New power projects that will come up under the Case-I bidding norms would be allowed to pass through any increase in fuel price to the end consumer.

The new standard bidding documents for the plants that will come up on Case-I bidding has been finalised by the Power Ministry.

Under the guidelines, the power companies concerned would be permitted to transfer any increase in the fuel cost to the consumer, a source close to the development told PTI.

Case I is an open bid where the developer has to decide for fuel and location and compete against any other developers in general.

In Case II bids, the developer is expected to bid on the basis of specific fuel and location where the specifics are provided by the Central or the state government whichever is calling for the bids.

The Standard Bidding Documents or SBDs for the projects with Case-II bidding will be finalised by an Empowered Group of Ministers (EGOM). The meeting of the EGOM is yet to be finalised.

Sources added that the new guidelines (for the Case-I projects) will be for the plants that are yet to sign the Power Purchase Agreements (PPAs) with the procurers.

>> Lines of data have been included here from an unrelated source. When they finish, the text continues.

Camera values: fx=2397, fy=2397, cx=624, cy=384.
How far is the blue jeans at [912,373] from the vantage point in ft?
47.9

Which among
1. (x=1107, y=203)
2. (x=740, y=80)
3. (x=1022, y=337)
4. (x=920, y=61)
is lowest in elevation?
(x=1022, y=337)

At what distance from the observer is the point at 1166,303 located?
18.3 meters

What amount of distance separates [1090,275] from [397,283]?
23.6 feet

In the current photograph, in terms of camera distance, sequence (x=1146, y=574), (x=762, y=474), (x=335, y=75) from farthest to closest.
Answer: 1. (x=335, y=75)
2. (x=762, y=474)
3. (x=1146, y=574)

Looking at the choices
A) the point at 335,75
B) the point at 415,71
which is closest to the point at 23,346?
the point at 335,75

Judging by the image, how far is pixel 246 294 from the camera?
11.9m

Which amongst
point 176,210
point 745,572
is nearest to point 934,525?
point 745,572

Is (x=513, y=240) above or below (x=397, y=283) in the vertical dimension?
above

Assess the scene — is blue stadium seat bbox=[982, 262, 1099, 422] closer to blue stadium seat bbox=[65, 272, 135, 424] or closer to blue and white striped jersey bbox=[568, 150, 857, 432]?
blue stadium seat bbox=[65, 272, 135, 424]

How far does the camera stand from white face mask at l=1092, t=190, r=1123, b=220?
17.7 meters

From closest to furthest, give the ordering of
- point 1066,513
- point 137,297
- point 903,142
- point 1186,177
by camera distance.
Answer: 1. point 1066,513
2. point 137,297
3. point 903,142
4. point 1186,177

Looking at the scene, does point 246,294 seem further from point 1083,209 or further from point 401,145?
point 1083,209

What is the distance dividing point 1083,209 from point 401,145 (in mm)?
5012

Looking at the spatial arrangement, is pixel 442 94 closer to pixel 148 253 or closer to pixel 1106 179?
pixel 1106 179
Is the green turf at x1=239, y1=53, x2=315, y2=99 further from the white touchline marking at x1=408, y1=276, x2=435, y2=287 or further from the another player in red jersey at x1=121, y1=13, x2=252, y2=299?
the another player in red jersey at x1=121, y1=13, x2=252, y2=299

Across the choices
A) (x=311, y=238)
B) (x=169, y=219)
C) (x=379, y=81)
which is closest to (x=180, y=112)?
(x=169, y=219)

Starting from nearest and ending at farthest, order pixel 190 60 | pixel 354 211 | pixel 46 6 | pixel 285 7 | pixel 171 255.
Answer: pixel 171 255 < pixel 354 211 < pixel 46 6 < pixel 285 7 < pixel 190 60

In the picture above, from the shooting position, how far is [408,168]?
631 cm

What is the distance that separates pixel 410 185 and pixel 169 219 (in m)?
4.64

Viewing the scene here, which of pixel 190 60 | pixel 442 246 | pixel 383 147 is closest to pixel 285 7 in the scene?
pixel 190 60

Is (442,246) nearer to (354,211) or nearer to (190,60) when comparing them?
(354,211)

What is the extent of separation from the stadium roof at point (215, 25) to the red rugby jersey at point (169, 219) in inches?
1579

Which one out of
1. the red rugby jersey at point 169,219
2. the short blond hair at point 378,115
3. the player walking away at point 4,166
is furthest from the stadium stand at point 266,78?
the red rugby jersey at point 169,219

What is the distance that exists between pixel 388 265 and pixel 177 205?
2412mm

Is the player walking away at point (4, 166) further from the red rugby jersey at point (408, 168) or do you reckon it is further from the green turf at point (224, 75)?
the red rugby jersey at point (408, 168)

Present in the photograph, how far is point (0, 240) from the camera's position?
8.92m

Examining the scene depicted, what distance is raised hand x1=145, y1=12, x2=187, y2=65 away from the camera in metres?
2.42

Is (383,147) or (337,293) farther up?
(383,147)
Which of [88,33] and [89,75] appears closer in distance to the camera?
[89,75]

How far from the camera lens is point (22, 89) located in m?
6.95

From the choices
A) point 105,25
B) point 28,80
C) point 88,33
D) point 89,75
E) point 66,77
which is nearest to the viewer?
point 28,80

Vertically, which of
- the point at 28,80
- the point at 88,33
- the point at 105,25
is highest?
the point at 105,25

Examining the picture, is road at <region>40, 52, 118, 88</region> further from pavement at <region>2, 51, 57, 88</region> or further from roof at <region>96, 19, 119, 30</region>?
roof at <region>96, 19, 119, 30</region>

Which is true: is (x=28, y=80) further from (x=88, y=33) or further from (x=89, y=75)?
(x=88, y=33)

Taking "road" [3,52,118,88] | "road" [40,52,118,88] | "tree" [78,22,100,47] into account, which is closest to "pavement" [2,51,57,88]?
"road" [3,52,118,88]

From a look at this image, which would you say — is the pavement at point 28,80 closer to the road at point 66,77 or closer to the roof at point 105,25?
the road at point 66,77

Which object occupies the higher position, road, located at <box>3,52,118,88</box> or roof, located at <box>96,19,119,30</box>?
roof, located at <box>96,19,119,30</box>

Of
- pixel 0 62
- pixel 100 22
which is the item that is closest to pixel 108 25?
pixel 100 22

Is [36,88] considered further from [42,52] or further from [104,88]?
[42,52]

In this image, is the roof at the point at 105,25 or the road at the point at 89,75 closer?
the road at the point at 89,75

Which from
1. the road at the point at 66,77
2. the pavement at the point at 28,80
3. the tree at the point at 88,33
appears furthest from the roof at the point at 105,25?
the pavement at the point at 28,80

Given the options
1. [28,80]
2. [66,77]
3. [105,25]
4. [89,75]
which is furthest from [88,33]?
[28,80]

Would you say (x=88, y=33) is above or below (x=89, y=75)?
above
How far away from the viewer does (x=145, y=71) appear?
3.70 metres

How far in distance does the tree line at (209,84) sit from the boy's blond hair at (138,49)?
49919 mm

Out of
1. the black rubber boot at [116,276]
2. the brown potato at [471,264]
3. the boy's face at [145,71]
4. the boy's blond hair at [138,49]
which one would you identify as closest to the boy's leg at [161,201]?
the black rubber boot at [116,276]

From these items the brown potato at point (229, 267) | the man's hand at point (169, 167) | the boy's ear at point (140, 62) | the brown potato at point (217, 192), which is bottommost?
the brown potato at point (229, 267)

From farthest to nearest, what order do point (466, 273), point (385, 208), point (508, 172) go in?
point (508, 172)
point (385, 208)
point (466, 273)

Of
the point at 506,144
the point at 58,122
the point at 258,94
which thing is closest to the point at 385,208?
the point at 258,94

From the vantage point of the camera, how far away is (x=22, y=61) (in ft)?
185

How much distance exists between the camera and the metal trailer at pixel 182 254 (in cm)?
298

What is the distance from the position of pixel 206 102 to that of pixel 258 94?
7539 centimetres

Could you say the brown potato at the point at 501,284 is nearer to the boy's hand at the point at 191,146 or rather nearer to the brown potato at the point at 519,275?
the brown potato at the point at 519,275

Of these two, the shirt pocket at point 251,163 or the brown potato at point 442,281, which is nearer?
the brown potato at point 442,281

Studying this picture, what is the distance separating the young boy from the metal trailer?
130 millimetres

The new bidding norms were provisionally finalised by the Power Ministry in July, last year. The ministry has also decided that there will be no change in the bidding guidelines for imported coal-based projects.

In September 2011, the Indonesian government linked their fuel prices to the international market, thereby making it a costlier proposition for the Indian power companies sourcing the fuel from the island nation.

As far as the domestic fuel-based projects are concerned, the ministry has proposed a separate set of bidding for coal linkage and captive coal projects.

The documents have proposed that for projects where the location of the plant is not specified, the bidding would be done among the domestic coal linkage holders.